Platon, une star de la pensée au Festival d’Avignon

Théâtre L’auteur de «La République» attire chaque jour à midi des centaines de spectateurs en quête de maïeutique

Et si Platon les battait tous? Les Olivier Py, Valère Novarina, Thomas Ostermeier, dans le festival In; les Roland Magdane, Patrice Laffont (oui, l’animateur de télévision), Robert Bouvier, David Valère – les Suisses de la partie – qui tentent de percer dans un Off aux 1300 tentations. Si c’était lui, ce sage d’il y a très longtemps, cet esprit qui pénètre tout, l’amour, la vérité, le bien, qui fait d’une caverne un mythe, du platonisme un lieu commun, si c’était lui qui raflait la mise à Avignon. Si c’était sa pensée en spartiates, sa maïeutique cabotine, son bagout querelleur qui triomphaient sous un soleil d’Acropole, escorté par ces bacchantes que sont parfois les grillons?

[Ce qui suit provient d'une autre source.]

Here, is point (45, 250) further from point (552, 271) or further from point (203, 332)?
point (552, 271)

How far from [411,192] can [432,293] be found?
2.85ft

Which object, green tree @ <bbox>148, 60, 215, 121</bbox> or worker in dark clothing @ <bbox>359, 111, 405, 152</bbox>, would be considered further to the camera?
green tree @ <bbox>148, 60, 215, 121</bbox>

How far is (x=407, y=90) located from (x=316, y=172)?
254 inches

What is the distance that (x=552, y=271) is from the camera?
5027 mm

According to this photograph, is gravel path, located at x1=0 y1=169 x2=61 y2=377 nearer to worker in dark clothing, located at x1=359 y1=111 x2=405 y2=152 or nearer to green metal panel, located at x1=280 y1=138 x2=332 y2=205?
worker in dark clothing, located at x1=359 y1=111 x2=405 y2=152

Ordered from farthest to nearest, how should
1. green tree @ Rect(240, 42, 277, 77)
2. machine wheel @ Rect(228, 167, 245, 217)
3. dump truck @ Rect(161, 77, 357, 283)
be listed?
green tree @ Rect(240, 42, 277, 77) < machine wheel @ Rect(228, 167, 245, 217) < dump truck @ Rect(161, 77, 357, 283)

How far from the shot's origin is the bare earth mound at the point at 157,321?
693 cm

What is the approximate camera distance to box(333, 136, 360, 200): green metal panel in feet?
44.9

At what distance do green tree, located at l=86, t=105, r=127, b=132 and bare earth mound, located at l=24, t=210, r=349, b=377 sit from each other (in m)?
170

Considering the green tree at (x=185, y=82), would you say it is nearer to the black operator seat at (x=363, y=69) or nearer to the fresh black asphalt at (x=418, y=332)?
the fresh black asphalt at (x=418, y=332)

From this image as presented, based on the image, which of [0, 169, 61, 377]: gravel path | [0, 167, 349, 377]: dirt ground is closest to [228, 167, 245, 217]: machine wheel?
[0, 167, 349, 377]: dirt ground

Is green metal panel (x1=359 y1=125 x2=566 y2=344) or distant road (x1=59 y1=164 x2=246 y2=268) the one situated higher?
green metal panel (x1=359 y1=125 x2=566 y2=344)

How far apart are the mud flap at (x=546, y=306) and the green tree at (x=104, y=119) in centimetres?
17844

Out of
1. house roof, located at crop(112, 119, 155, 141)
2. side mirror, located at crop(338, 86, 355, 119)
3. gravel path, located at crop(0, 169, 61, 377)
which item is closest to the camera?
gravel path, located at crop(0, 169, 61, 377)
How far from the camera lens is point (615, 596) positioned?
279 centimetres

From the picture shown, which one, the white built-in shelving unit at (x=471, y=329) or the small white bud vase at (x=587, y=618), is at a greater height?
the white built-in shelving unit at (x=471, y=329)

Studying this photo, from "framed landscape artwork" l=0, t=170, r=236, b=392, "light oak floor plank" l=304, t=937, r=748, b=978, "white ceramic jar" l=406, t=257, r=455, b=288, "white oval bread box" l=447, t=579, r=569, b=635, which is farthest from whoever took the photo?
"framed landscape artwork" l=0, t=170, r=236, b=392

Mais de quoi parle-t-on? De La République, ce best-seller qu’un vent vieux de 2500 ans remet toujours au goût du jour. Il est midi, hier, demain et après-demain – entrée libre, jusqu’au 24 juillet –, plusieurs centaines de chapeaux de paille et de nu-pieds gagnent le jardin Ceccano, au pied d’une bâtisse blanche monumentale – la médiathèque.

L’intérêt du plus fort

Sous deux platanes ventrus, une estrade vous aguiche, toute nue qu’elle est. Vous vous asseyez sur des bancs ou vous restez debout. Douze coups ont sonné à l’abbatiale du coin et un garçon en bermuda se dresse, une brochure dans une main. Il interpelle Socrate, ce philosophe qui prétend ne rien savoir pour mieux vous rouler dans la farine de ses idées. Lui, c’est Thrasymaque, un rhéteur professionnel. Il jette à l’auguste: «Je dis que ce qui est juste est l’intérêt du plus fort.» Et jouit de son effet. Une jeune femme au visage de porcelaine se rebiffe. Elle prête bouche à Socrate et tient à peu près ce discours: le cycliste du Tour de France qui se dope – pure hypothèse – et qui gagne serait-il dans le juste parce qu’il est le plus fort?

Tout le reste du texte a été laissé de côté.